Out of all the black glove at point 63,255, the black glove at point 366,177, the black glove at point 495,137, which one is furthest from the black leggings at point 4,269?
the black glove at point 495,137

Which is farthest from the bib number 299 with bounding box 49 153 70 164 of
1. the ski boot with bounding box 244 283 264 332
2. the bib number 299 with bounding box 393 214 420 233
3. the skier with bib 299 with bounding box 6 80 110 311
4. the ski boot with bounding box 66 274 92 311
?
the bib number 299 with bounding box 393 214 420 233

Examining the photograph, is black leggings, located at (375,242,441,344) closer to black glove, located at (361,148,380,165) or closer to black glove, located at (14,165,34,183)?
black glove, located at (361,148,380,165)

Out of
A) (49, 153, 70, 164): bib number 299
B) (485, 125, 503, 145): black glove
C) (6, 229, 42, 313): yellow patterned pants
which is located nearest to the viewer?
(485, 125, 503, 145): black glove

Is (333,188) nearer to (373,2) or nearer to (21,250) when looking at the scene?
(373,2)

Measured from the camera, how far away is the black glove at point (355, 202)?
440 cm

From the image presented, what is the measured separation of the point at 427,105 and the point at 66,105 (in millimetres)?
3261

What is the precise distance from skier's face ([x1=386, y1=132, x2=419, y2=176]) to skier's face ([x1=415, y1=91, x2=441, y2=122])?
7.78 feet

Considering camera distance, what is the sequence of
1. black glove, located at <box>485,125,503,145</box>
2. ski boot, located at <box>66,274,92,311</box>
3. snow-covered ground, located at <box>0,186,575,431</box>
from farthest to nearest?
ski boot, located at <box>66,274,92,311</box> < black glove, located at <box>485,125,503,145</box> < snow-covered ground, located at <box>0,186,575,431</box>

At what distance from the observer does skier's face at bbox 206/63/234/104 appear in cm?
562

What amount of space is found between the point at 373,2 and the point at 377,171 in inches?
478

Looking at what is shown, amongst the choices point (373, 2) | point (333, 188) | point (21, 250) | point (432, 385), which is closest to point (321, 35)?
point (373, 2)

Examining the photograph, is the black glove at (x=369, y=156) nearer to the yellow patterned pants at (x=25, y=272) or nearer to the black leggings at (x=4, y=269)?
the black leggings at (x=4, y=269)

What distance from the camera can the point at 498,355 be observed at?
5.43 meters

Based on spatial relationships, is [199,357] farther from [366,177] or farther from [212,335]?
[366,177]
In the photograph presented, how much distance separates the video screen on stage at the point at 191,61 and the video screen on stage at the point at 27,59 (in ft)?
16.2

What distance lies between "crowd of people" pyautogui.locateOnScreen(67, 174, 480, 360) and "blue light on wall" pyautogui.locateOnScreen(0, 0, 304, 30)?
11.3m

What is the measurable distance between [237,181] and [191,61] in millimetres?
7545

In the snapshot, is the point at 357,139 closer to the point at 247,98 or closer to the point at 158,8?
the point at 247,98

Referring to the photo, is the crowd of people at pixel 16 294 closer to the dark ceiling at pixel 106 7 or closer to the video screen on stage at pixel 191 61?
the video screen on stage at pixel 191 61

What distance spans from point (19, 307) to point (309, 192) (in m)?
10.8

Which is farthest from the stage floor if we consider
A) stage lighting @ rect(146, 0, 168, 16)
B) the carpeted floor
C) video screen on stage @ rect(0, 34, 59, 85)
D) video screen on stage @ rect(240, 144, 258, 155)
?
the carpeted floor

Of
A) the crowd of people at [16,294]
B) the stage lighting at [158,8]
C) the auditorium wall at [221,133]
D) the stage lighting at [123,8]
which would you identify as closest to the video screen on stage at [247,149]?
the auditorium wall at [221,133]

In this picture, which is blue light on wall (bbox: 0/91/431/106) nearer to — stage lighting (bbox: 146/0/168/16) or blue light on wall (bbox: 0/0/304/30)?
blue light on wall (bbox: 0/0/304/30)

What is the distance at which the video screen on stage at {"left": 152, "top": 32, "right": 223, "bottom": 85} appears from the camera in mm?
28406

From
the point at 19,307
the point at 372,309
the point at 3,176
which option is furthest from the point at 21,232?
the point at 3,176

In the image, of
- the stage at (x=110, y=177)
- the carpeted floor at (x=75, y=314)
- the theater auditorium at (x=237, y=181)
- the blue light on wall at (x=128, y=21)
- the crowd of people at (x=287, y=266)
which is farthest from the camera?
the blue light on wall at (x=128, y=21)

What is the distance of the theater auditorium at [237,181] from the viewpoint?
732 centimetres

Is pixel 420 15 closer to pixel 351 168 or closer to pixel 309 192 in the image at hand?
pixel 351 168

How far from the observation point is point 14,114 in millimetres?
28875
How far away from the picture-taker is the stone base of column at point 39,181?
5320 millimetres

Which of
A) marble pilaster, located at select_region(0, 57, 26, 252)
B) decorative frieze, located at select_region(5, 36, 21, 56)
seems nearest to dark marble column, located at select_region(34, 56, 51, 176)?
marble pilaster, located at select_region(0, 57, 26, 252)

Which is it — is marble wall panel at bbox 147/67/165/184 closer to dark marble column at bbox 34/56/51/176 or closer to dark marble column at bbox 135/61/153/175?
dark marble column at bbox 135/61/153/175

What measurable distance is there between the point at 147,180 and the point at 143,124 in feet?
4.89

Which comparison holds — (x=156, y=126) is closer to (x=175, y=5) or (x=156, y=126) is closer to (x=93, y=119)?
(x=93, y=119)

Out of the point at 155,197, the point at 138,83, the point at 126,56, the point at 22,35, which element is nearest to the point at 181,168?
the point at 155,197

━━━━━━━━━━━━━━━━━━━━━━━━━━━━━━

### TASK BRIEF
Output the lines above verbatim and in full.

### WRITTEN RESPONSE
Out of all the black glove at point 63,255, the black glove at point 366,177, the black glove at point 495,137, which one is furthest from the black leggings at point 4,269?
the black glove at point 495,137

Which is farthest from the bib number 299 with bounding box 49 153 70 164 of
1. the ski boot with bounding box 244 283 264 332
2. the bib number 299 with bounding box 393 214 420 233
3. the skier with bib 299 with bounding box 6 80 110 311
4. the ski boot with bounding box 66 274 92 311
?
the bib number 299 with bounding box 393 214 420 233

Examining the photograph, is black leggings, located at (375,242,441,344) closer to black glove, located at (361,148,380,165) or closer to black glove, located at (14,165,34,183)?
black glove, located at (361,148,380,165)

Out of
A) (49, 153, 70, 164): bib number 299
B) (485, 125, 503, 145): black glove
C) (6, 229, 42, 313): yellow patterned pants
which is located nearest to the viewer?
(485, 125, 503, 145): black glove

Is (333,188) nearer to (373,2) or nearer to (21,250) when looking at the scene?
(373,2)

Measured from the camera, how far away is the black glove at point (355, 202)?
440 cm

From the image presented, what is the measured separation of the point at 427,105 and the point at 66,105 (in millimetres)?
3261

What is the precise distance from skier's face ([x1=386, y1=132, x2=419, y2=176]) to skier's face ([x1=415, y1=91, x2=441, y2=122])?
7.78 feet

Considering camera distance, what is the sequence of
1. black glove, located at <box>485,125,503,145</box>
2. ski boot, located at <box>66,274,92,311</box>
3. snow-covered ground, located at <box>0,186,575,431</box>
from farthest to nearest?
ski boot, located at <box>66,274,92,311</box> < black glove, located at <box>485,125,503,145</box> < snow-covered ground, located at <box>0,186,575,431</box>

At what distance from the observer does skier's face at bbox 206/63/234/104 appear in cm?
562

What amount of space is found between the point at 373,2 and the point at 377,171 in inches?
478

Looking at what is shown, amongst the choices point (373, 2) | point (333, 188) | point (21, 250) | point (432, 385), which is closest to point (321, 35)?
point (373, 2)

Examining the photograph, is the black glove at (x=369, y=156) nearer to the yellow patterned pants at (x=25, y=272) or nearer to the black leggings at (x=4, y=269)?
the black leggings at (x=4, y=269)

What distance from the camera can the point at 498,355 be observed at?
5.43 meters

Based on spatial relationships, is [199,357] farther from [366,177] or farther from [212,335]?
[366,177]
In the photograph presented, how much distance separates the video screen on stage at the point at 191,61 and the video screen on stage at the point at 27,59 (in ft)?
16.2

What distance lies between "crowd of people" pyautogui.locateOnScreen(67, 174, 480, 360) and "blue light on wall" pyautogui.locateOnScreen(0, 0, 304, 30)?
11.3m

What is the measurable distance between [237,181] and [191,61] in millimetres?
7545

In the snapshot, is the point at 357,139 closer to the point at 247,98 or closer to the point at 158,8?
the point at 247,98

Referring to the photo, is the crowd of people at pixel 16 294 closer to the dark ceiling at pixel 106 7 or closer to the video screen on stage at pixel 191 61?
the video screen on stage at pixel 191 61

What distance spans from point (19, 307) to point (309, 192) (in m)?
10.8

Which is farthest from the stage floor if we consider
A) stage lighting @ rect(146, 0, 168, 16)
B) the carpeted floor
C) video screen on stage @ rect(0, 34, 59, 85)
D) video screen on stage @ rect(240, 144, 258, 155)
?
the carpeted floor

Of
A) the crowd of people at [16,294]
B) the stage lighting at [158,8]
C) the auditorium wall at [221,133]
D) the stage lighting at [123,8]
which would you identify as closest to the video screen on stage at [247,149]?
the auditorium wall at [221,133]

In this picture, which is blue light on wall (bbox: 0/91/431/106) nearer to — stage lighting (bbox: 146/0/168/16) or blue light on wall (bbox: 0/0/304/30)?
blue light on wall (bbox: 0/0/304/30)

What is the distance at which the video screen on stage at {"left": 152, "top": 32, "right": 223, "bottom": 85} appears from the camera in mm?
28406

From
the point at 19,307
the point at 372,309
the point at 3,176
which option is furthest from the point at 21,232?
the point at 3,176

In the image, of
- the stage at (x=110, y=177)
- the carpeted floor at (x=75, y=314)
- the theater auditorium at (x=237, y=181)
- the blue light on wall at (x=128, y=21)
- the crowd of people at (x=287, y=266)
which is farthest from the camera?
the blue light on wall at (x=128, y=21)

What is the distance of the theater auditorium at [237,181] from the viewpoint?
732 centimetres

Is pixel 420 15 closer to pixel 351 168 or closer to pixel 309 192 in the image at hand?
pixel 351 168

How far from the observation point is point 14,114 in millimetres?
28875
How far away from the picture-taker is the stone base of column at point 39,181?
5320 millimetres

Which of
A) marble pilaster, located at select_region(0, 57, 26, 252)
B) decorative frieze, located at select_region(5, 36, 21, 56)
seems nearest to dark marble column, located at select_region(34, 56, 51, 176)?
marble pilaster, located at select_region(0, 57, 26, 252)

Which is it — is marble wall panel at bbox 147/67/165/184 closer to dark marble column at bbox 34/56/51/176 or closer to dark marble column at bbox 135/61/153/175?
dark marble column at bbox 135/61/153/175

What measurable distance is there between the point at 147,180 and the point at 143,124 in feet?
4.89

Which comparison holds — (x=156, y=126) is closer to (x=175, y=5) or (x=156, y=126) is closer to (x=93, y=119)?
(x=93, y=119)

Out of the point at 155,197, the point at 138,83, the point at 126,56, the point at 22,35, which element is nearest to the point at 181,168?
the point at 155,197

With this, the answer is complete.